# Record extracts:

= = = = =

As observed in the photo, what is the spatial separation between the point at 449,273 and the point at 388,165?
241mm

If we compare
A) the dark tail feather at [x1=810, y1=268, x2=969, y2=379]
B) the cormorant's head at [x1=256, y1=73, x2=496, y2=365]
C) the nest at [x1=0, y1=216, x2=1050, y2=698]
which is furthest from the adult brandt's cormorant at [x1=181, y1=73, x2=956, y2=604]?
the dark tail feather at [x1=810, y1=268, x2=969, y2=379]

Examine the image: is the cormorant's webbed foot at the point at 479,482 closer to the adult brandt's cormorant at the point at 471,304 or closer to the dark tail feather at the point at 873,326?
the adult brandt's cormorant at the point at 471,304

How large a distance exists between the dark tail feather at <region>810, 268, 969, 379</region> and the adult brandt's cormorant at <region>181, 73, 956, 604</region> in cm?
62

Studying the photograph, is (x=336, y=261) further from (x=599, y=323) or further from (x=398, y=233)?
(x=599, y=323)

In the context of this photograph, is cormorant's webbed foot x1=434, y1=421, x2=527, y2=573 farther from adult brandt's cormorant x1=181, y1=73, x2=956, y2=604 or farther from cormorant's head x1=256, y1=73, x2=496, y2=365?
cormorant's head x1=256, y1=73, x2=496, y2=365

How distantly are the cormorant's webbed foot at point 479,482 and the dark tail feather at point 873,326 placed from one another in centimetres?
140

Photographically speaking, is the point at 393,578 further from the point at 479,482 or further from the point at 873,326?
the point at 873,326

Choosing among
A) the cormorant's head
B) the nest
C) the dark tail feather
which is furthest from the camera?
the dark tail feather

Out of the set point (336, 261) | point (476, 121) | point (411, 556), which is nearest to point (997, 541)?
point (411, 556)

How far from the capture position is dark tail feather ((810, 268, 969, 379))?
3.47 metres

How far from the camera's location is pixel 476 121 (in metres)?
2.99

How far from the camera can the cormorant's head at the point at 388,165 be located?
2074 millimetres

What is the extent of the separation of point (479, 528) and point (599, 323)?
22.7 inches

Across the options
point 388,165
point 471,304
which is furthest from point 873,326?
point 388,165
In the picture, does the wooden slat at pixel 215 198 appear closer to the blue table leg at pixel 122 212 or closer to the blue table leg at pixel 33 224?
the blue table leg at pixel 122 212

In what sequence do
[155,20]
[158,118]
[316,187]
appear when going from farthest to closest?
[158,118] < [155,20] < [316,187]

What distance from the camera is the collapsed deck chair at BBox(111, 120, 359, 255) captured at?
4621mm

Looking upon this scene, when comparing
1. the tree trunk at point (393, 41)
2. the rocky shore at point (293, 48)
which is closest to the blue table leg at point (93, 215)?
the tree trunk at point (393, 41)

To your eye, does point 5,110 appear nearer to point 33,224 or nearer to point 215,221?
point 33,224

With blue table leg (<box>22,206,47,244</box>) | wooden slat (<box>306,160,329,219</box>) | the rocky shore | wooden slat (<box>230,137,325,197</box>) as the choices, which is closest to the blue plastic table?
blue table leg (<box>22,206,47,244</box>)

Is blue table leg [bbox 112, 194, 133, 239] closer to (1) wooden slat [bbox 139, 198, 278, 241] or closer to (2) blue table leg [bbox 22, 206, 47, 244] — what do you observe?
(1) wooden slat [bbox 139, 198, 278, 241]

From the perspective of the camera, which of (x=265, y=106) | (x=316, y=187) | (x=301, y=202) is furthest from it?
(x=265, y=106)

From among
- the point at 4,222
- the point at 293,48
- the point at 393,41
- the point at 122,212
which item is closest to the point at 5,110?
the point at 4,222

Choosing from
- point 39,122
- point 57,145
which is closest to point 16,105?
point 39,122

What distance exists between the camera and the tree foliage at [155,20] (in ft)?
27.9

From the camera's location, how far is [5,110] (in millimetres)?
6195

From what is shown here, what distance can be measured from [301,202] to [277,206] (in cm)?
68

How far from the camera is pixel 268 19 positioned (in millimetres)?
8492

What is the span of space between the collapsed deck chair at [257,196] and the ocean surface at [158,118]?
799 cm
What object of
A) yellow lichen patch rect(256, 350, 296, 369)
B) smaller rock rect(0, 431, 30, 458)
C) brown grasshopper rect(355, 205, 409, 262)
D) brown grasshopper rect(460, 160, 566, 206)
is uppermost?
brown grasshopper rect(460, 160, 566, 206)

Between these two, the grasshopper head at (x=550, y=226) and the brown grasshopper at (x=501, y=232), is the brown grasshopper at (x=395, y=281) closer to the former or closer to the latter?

= = = = =

# Task prompt:
Render the lines, starting with the line that contains "What object of" and going on through the end of the entries, as a Markdown table with the columns No. and Text, leaving out blank lines.

# Solution:
| No. | Text |
|---|---|
| 1 | What object of |
| 2 | A) yellow lichen patch rect(256, 350, 296, 369) |
| 3 | B) smaller rock rect(0, 431, 30, 458) |
| 4 | C) brown grasshopper rect(355, 205, 409, 262) |
| 5 | D) brown grasshopper rect(460, 160, 566, 206) |
| 6 | is uppermost? |
| 7 | brown grasshopper rect(460, 160, 566, 206) |
| 8 | Between these two, the grasshopper head at (x=550, y=226) and the brown grasshopper at (x=501, y=232), is the brown grasshopper at (x=395, y=281) closer to the former or closer to the latter? |